Search the entries below for the word "scientific" and copy every line where it appears.

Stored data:
◆ ◆ ◆
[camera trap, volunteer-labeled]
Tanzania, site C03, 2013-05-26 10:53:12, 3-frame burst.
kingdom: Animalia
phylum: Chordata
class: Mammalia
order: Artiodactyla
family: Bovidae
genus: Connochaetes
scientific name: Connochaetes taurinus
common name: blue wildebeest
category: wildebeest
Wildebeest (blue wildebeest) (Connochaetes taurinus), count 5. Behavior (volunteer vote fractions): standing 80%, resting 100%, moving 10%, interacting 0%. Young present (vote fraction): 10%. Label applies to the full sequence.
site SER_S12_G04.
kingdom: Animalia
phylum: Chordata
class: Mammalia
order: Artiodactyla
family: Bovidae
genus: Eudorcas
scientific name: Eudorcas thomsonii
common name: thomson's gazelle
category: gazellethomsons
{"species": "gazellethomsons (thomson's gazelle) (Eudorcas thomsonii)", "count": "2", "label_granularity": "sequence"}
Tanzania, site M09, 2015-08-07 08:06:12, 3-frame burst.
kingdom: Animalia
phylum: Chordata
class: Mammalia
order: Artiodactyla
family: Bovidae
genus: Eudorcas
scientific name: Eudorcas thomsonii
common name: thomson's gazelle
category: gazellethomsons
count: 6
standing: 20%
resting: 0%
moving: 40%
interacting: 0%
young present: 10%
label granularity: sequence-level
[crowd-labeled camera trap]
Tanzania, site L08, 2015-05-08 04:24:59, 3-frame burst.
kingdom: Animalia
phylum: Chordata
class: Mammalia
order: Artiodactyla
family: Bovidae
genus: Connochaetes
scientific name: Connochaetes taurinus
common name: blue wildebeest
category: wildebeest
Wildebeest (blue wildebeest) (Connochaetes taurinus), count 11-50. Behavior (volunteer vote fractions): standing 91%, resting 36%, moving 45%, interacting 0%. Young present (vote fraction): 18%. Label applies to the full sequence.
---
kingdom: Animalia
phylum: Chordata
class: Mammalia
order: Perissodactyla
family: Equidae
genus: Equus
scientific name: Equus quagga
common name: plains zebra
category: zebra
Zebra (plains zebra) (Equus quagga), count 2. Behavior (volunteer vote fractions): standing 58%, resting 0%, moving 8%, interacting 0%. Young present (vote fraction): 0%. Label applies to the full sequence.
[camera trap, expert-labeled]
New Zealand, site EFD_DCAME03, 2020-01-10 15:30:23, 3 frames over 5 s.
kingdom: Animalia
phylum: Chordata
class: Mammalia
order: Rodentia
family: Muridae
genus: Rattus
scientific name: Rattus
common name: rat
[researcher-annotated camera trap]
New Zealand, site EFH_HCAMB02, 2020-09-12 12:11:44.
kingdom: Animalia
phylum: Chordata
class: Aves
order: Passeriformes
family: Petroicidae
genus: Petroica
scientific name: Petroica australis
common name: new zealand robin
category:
◆ ◆ ◆
Answer to the problem:
scientific name: Connochaetes taurinus
scientific name: Eudorcas thomsonii
scientific name: Eudorcas thomsonii
scientific name: Connochaetes taurinus
scientific name: Equus quagga
scientific name: Rattus
scientific name: Petroica australis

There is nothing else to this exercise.